• **Set of tasks**:
- A) In the opinion piece on Obama and Plan B, copy the passage word for word, starting with "Plan B is not" and going on through "reinstated by Bush.)".
- B) For each statement about the opinion piece on Obama and Plan B, answer yes or no, and quote the words from the piece that decide it: (i) Plan B contains 1.5 milligrams of progesterone. (ii) Plan B is related to RU-486. (iii) Kathleen Sebelius made the decision to overrule the FDA recommendation.
- C) Pick up the opinion piece on Obama and Plan B after its last sentence, and keep writing it.

What happened to Plan A, Obama?

As submitted to Daily Maverick.

The man who said “We will restore science to its rightful place, and wield technology’s wonders to raise health care’s quality and lower its cost” in his inaugural address seems to have left the building. The building in question is the White House, and the man is of course President Obama.

We can hope that his absence is temporary, intended merely to provide for potential excursions into the hearts and minds of some Republican or undecided voters. But his endorsement of the decision to overturn the Food and Drug Administration’s (FDA) decision to allow “Plan B” (also known as the “morning-after pill”) to be sold over the counter to young teenagers rather than by prescription seems little more than a violation of that pledge to respect science.

Instead, he’s kowtowing to moral conservatives, alarmed at the prospect of their teenage daughters having sex. Seeing as many of these conservatives are equally fond of taking life guidance from religious texts, this is also another step back from the reassuring name-checking of “non-believers” in that same inaugural address.

Plan B is not an abortion pill, nor is it related to RU-486. The 1.5 milligrams of progesterone it contains helps to prevent ovulation and makes the lining of the uterus less hospitable to a fertilised egg. As the New York Times rightly points out, “this latter effect — shared by all hormonal and intrauterine contraceptives — makes it anathema to anti-abortion activists”.

Anti-abortion activists are perhaps unlikely to be voting for Obama in large numbers in any case. This is, after all, the President who shortly after taking office lifted the Reagan, then the George W. Bush, ban on federal funding for international health groups who support abortion rights. (The ban was briefly reversed by president Clinton before being reinstated by Bush.)

Then again, the man who campaigned as a pro-choice candidate did later sign an executive order ensuring that the healthcare law of 2010 would maintain the ban on federal money being used to pay for abortions (except in cases of rape or incest). So while it’s perhaps the case that his stance on abortion ends up evening out in terms of effects at the ballot box, this particular decision nevertheless stands out for its sacrifice of principles for potential political gain.

I say this for two reasons: first, this is the only time that an American Secretary of Health and Human Services has overruled an FDA recommendation. While the Secretary, Kathleen Sebelius, is the one who made the decision to do so, it’s clear that the decision was endorsed by Obama himself. A White House statement last week said:

The reason Kathleen made this decision is that she could not be confident that a 10-year-old or an 11-year-old going to a drug store should be able — alongside bubble gum or batteries — be able to buy a medication that potentially, if not used properly, could have an adverse effect. And I think most parents would probably feel the same way.

• **Extracted information**:
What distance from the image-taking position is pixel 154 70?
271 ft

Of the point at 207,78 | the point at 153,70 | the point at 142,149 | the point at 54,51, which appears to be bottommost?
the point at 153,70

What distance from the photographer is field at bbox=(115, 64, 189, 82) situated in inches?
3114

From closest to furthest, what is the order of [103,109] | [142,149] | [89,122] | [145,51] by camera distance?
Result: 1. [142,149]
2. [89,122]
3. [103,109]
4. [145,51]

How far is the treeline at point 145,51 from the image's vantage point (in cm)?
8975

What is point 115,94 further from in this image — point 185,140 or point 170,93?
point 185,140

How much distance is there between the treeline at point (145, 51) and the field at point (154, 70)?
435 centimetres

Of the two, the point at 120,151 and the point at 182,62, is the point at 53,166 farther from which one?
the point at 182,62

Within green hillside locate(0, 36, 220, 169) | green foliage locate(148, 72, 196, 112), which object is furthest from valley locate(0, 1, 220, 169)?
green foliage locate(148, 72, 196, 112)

• **Exercise results**:
- A)
Plan B is not an abortion pill, nor is it related to RU-486. The 1.5 milligrams of progesterone it contains helps to prevent ovulation and makes the lining of the uterus less hospitable to a fertilised egg. As the New York Times rightly points out, “this latter effect — shared by all hormonal and intrauterine contraceptives — makes it anathema to anti-abortion activists”.

Anti-abortion activists are perhaps unlikely to be voting for Obama in large numbers in any case. This is, after all, the President who shortly after taking office lifted the Reagan, then the George W. Bush, ban on federal funding for international health groups who support abortion rights. (The ban was briefly reversed by president Clinton before being reinstated by Bush.)

- B)
(i) Yes: "The 1.5 milligrams of progesterone it contains helps to prevent ovulation"
(ii) No: "Plan B is not an abortion pill, nor is it related to RU-486."
(iii) Yes: "While the Secretary, Kathleen Sebelius, is the one who made the decision to do so"

- C)
With eleven months to go before the US Presidential elections, the unprecedented overturning of an FDA recommendation is difficult to understand as anything more than an attempt to reassure conservatives that Obama is sympathetic to that nebulous concept of “family values” (which, like the term “neo-liberal”, seems in cases like these to mean whatever you do or don’t like about what the other guy is doing).

Second, the FDA recommendation appears to be well thought-through, making a principled objection to allowing over the counter sales of Plan B difficult to sustain. The need for drugs like this is clear in that the US has the highest teen pregnancy rates of any industrialised nation. Plan B is already available without prescription for women over 17, and by prescription for younger females.

The FDA’s proposal was for the drug to be available without prescription for younger teenagers also. It should of course go without saying that Plan B does not induce teenagers to desire having sex – many or most of them have that desire in any case, and would already have acted on it if they were trying to get hold of the drug in question . Furthermore, while making the uterus less hospitable to a fertilised egg could induce an abortion, the pill only lowers your chances of becoming pregnant to one in 40 (compared to one in 20 for unprotected intercourse), making it implausible that teens will use Plan B as licence for spontaneous orgies.

Sibelius’s claim is that we can’t be sure whether Plan B has harmful effects on eleven-year-olds, who can of course also fall pregnant. And naturally there might be risks. But in this case, we’re speaking of a drug which the FDA’s panel of experts regards as safe, and of which the assistant dean at the University of Southern California School of Pharmacy says: “very few medications are this simple, convenient and safe”.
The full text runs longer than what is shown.